Cannulation Technique Essentials
- Arterial and venous needles oriented with bevel up; arterial needle typically directed toward arterial inflow, venous toward heart—follow unit protocol and ROPE mapping.
- Initial cannulation of mature fistula often uses 17-gauge needles; technique must minimize vessel trauma.
- Buttonhole technique uses the same tract repeatedly; infection risk rises if asepsis fails—strict disinfection required.
- Maximum recirculation for well-functioning access: ≤10%.
Worked Scenario: Fever at Dialysis Start
A patient with a tunneled internal jugular catheter develops fever 38.9°C, rigors, and hypotension 30 minutes into treatment. No local drainage is visible.
Analysis: Time course suggests catheter-related bacteremia with endotoxin release during dialysis initiation—not pyrogenic dialyzer reaction (more common in first hour with back pain, often without rigors) and not simple UF-related hypotension without fever.
Priority: cultures, stop dialysis, antibiotics per order, plan catheter removal/replacement after cultures when clinically appropriate.
Surveillance Checklist (Each Treatment)
- Inspect access skin and catheter exit site before cannulation.
- Palpate thrill; auscultate bruit when trained.
- Monitor venous pressures and arm swelling intradialytically.
- Assess hemostasis time post-needles.
- Teach patient daily thrill check between sessions.
CDN Exam Traps
- Trap: Cannulate alternate arm when access has purulent drainage.
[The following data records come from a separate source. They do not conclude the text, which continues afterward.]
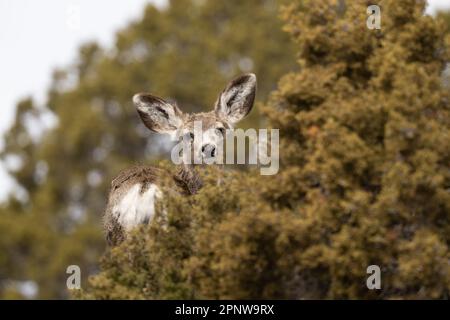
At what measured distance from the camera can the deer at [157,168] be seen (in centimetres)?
1505

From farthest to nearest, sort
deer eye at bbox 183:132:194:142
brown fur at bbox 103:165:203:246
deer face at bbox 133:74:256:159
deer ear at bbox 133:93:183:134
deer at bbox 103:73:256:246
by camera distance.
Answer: deer ear at bbox 133:93:183:134 < deer face at bbox 133:74:256:159 < deer eye at bbox 183:132:194:142 < brown fur at bbox 103:165:203:246 < deer at bbox 103:73:256:246

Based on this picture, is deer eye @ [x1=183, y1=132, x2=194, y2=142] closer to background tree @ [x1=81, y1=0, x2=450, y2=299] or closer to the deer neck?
the deer neck

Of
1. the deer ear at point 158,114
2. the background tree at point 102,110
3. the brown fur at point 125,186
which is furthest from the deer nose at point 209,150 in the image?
the background tree at point 102,110

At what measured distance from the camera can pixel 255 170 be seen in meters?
13.6

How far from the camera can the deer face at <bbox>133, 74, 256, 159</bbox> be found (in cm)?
1716

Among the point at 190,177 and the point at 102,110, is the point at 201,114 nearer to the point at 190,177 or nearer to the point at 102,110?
the point at 190,177

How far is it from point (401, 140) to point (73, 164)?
54.3 m

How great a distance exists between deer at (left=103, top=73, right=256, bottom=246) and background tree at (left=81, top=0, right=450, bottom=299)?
82 cm

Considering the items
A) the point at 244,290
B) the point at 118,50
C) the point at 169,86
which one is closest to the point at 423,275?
the point at 244,290

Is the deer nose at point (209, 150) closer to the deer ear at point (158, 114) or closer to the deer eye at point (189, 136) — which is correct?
the deer eye at point (189, 136)

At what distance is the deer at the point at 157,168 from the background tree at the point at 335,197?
0.82 m

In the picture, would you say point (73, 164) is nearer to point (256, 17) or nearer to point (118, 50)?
point (118, 50)

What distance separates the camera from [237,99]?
17.6m

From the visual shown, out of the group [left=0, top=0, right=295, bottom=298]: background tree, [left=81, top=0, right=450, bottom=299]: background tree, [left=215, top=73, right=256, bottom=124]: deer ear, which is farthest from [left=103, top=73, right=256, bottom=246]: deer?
[left=0, top=0, right=295, bottom=298]: background tree
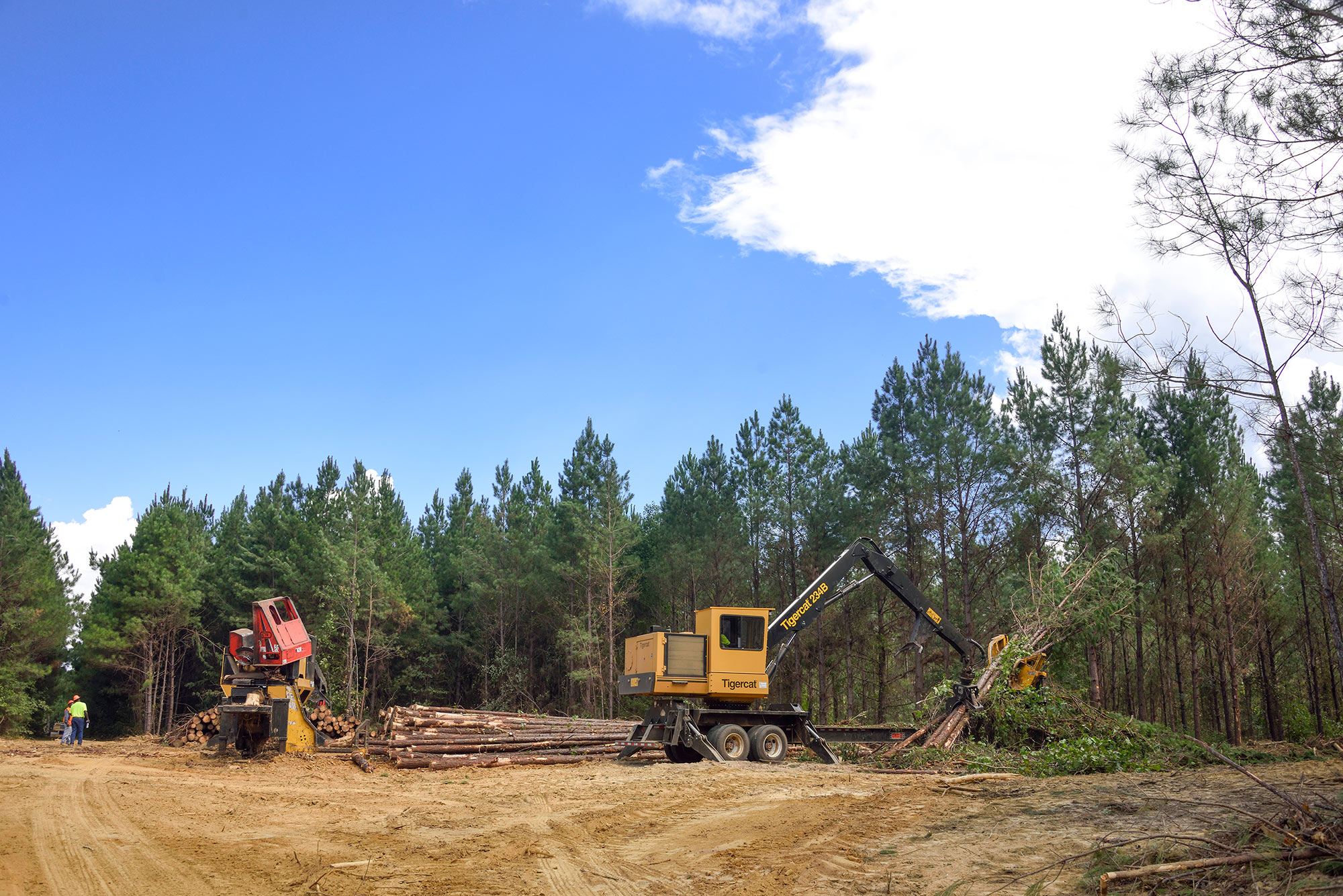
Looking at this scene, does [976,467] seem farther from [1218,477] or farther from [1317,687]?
[1317,687]

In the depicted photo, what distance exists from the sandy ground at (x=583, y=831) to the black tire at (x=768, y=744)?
2417mm

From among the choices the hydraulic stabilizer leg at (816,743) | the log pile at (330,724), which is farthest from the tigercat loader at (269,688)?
the hydraulic stabilizer leg at (816,743)

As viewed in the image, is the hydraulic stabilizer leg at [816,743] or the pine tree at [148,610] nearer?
the hydraulic stabilizer leg at [816,743]

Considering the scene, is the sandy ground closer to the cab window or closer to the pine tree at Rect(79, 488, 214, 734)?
the cab window

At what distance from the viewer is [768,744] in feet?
59.8

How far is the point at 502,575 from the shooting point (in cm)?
4462

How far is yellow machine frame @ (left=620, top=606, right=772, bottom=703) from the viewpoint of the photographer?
59.8 feet

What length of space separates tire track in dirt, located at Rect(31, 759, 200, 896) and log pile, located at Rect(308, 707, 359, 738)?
11682 millimetres

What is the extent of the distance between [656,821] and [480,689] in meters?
39.9

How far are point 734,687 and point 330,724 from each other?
13.6 m

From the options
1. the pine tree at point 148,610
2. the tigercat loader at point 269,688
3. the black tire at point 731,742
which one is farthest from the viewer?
the pine tree at point 148,610

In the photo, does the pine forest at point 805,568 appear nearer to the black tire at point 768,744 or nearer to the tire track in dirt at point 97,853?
the black tire at point 768,744

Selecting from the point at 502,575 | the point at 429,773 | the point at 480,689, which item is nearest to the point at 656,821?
the point at 429,773

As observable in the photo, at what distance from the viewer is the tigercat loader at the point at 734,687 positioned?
59.3ft
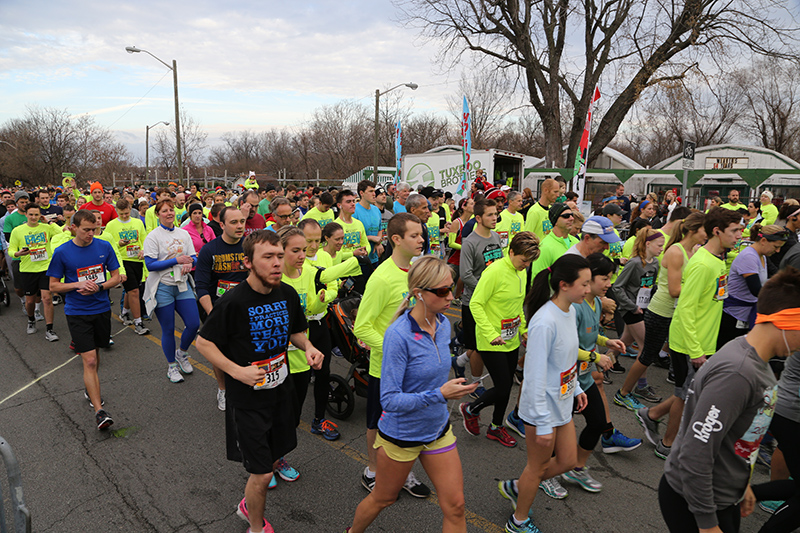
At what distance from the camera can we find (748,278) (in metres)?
4.77

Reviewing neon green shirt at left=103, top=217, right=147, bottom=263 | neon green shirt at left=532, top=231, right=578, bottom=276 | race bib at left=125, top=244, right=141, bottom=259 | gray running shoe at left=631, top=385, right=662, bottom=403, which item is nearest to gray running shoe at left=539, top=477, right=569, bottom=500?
neon green shirt at left=532, top=231, right=578, bottom=276

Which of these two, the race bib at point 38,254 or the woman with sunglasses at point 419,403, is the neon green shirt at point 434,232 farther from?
the race bib at point 38,254

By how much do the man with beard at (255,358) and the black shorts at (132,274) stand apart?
6.07 metres

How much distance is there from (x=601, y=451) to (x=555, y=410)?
1848 mm

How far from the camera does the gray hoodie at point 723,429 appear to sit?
207cm

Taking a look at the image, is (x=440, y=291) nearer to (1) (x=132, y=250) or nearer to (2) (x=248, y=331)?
(2) (x=248, y=331)

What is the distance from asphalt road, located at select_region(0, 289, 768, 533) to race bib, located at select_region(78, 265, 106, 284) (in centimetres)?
145

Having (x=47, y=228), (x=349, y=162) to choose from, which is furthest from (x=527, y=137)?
(x=47, y=228)

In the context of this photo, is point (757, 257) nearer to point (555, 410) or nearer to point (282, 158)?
point (555, 410)

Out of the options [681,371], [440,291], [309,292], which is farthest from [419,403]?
[681,371]

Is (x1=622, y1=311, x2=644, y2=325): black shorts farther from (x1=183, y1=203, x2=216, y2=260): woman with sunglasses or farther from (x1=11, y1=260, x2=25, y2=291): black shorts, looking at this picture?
(x1=11, y1=260, x2=25, y2=291): black shorts

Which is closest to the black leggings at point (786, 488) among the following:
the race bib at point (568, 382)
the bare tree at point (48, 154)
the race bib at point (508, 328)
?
the race bib at point (568, 382)

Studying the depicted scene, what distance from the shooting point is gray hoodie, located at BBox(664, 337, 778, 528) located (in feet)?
6.78

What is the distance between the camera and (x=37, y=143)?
38.0m
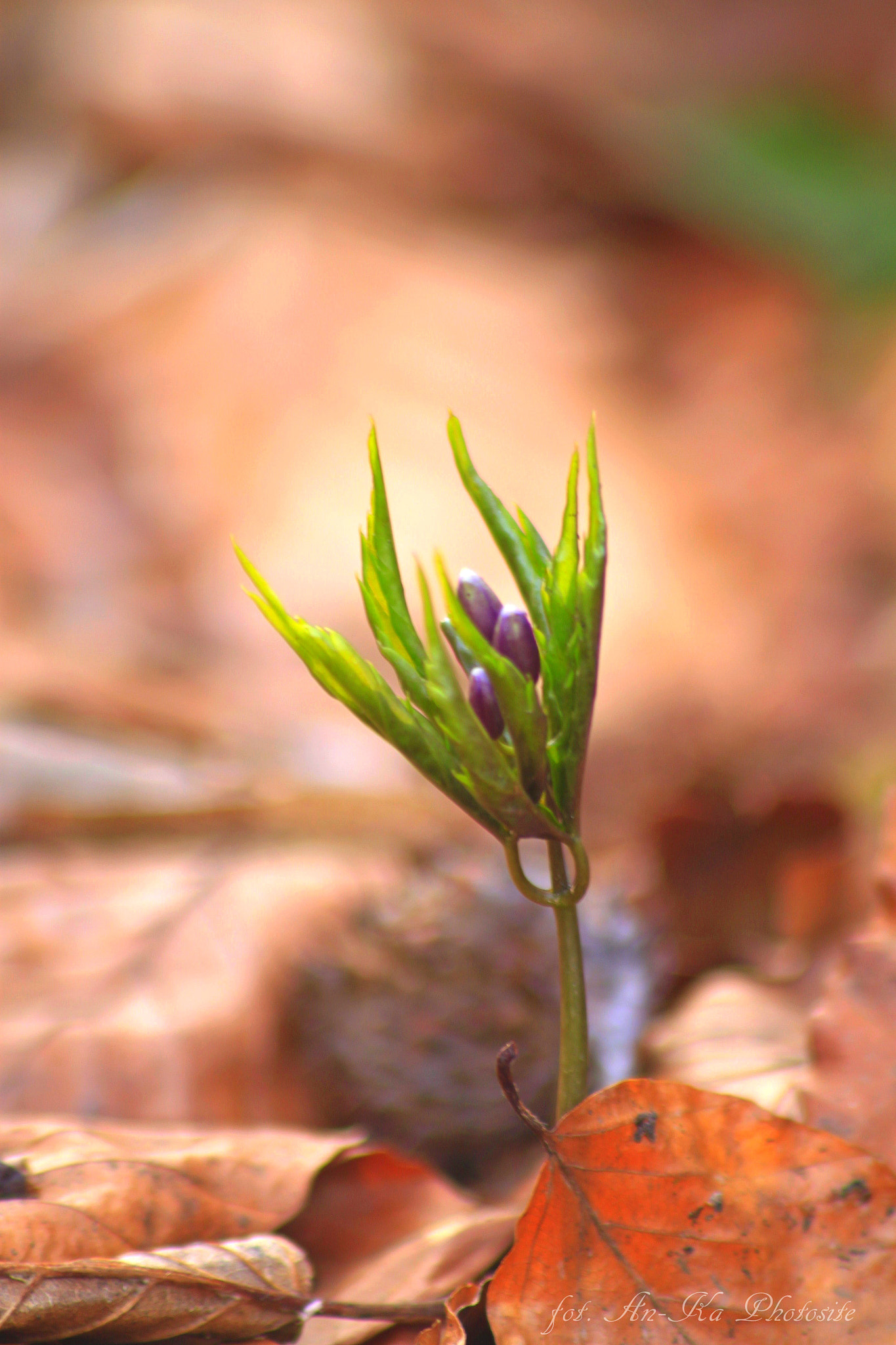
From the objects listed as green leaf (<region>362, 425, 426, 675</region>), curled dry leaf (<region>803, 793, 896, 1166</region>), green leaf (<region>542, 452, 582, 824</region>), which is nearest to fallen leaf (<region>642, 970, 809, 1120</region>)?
curled dry leaf (<region>803, 793, 896, 1166</region>)

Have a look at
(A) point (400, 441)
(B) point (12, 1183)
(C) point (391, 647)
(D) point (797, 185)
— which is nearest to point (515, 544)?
(C) point (391, 647)

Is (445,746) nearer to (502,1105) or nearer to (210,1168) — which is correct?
(210,1168)

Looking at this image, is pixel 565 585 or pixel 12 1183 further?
pixel 12 1183

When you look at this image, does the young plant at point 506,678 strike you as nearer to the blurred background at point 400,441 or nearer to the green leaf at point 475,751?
the green leaf at point 475,751

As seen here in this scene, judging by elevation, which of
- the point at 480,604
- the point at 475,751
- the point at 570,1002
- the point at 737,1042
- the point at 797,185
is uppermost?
the point at 797,185

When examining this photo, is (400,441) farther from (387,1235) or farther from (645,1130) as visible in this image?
(645,1130)

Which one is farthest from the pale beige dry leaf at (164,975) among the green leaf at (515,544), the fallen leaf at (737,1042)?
the green leaf at (515,544)

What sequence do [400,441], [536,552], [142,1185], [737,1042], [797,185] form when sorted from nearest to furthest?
1. [536,552]
2. [142,1185]
3. [737,1042]
4. [400,441]
5. [797,185]
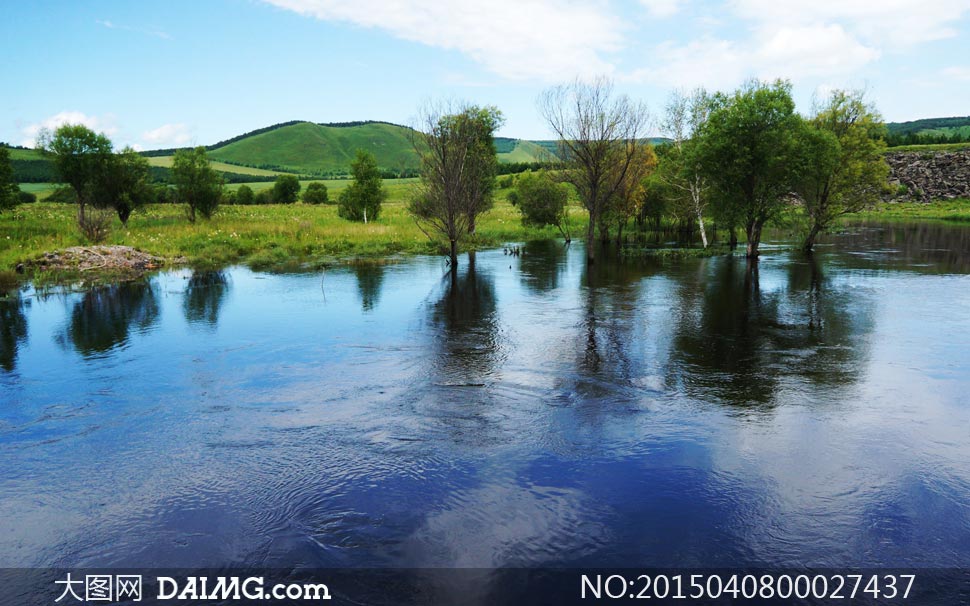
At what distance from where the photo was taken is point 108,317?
1981 centimetres

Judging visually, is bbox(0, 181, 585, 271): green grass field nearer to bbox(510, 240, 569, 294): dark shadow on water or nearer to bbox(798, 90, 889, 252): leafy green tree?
bbox(510, 240, 569, 294): dark shadow on water

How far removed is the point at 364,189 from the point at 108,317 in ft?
137

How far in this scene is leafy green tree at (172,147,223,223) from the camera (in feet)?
161

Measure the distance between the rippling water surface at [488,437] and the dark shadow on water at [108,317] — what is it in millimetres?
168

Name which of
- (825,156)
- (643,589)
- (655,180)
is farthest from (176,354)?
(655,180)

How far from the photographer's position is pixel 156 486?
8.49m

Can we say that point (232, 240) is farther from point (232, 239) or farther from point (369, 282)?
point (369, 282)

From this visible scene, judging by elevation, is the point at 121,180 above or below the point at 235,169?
below

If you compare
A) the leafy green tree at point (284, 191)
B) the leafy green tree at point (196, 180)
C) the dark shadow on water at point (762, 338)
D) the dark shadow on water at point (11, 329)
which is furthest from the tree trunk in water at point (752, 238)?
the leafy green tree at point (284, 191)

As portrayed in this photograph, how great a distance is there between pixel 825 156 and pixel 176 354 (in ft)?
122

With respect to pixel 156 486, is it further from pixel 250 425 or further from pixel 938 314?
pixel 938 314

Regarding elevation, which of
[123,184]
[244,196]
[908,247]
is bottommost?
[908,247]

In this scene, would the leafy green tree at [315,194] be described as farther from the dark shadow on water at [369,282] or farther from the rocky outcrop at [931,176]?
the rocky outcrop at [931,176]

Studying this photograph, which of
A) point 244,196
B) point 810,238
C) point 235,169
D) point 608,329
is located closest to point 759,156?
point 810,238
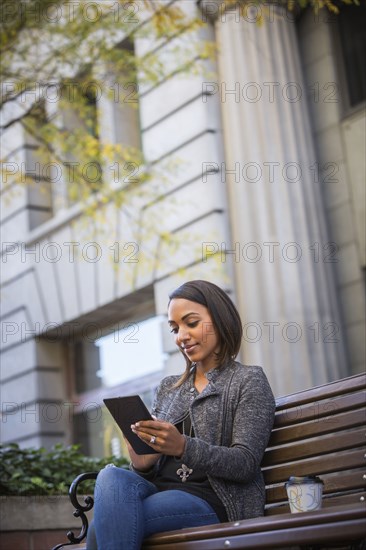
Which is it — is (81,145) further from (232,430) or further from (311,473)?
(311,473)

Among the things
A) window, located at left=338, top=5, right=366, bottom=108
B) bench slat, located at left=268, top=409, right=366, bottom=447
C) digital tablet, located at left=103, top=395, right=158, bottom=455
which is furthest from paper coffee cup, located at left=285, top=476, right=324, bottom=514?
window, located at left=338, top=5, right=366, bottom=108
Correct: Do not use infected access; notify physician.
- Trap: AVF has lowest infection risk so fever is never access-related. Correct: AVF infections occur but catheters remain the leading bacteremia source.
- Trap: Weak thrill always means clot. Correct: Also consider steal, hypotension, or needle malposition—correlate with exam and timing.
Prolonged Bleeding and Hemostasis
Prolonged bleeding after needle removal may indicate outflow stenosis, excess anticoagulation, or uremic platelet dysfunction. Apply direct pressure, elevate the arm, and notify the physician if hemostasis exceeds protocol limits. Do not resume cannulation at the same site if a hematoma is expanding.
Referral Triggers Summary
| Finding | Urgency | Typical referral |
|---|---|---|
| Purulent drainage | Immediate — do not cannulate | Nephrologist, possible antibiotics |
| Fever/chills with catheter | Immediate — stop HD | Blood cultures, antibiotics |
| Absent thrill | Same day | Vascular access team |
| Arm swelling + prominent chest veins | Prompt | Imaging for central stenosis |
| Steal syndrome symptoms | Prompt | Vascular surgery |
Access surveillance is continuous nursing work: pre-treatment inspection, intradialytic monitoring of pressures and symptoms, and post-treatment hemostasis assessment protect patients and preserve lifelines.
What is the most common cause of bacteremia in hemodialysis patients?
During pre-dialysis assessment, the nurse finds purulent drainage at the AV access site. What is the priority action?
A patient with an AV fistula reports hand pain and cool fingers during dialysis, with a weaker thrill. What complication is most likely?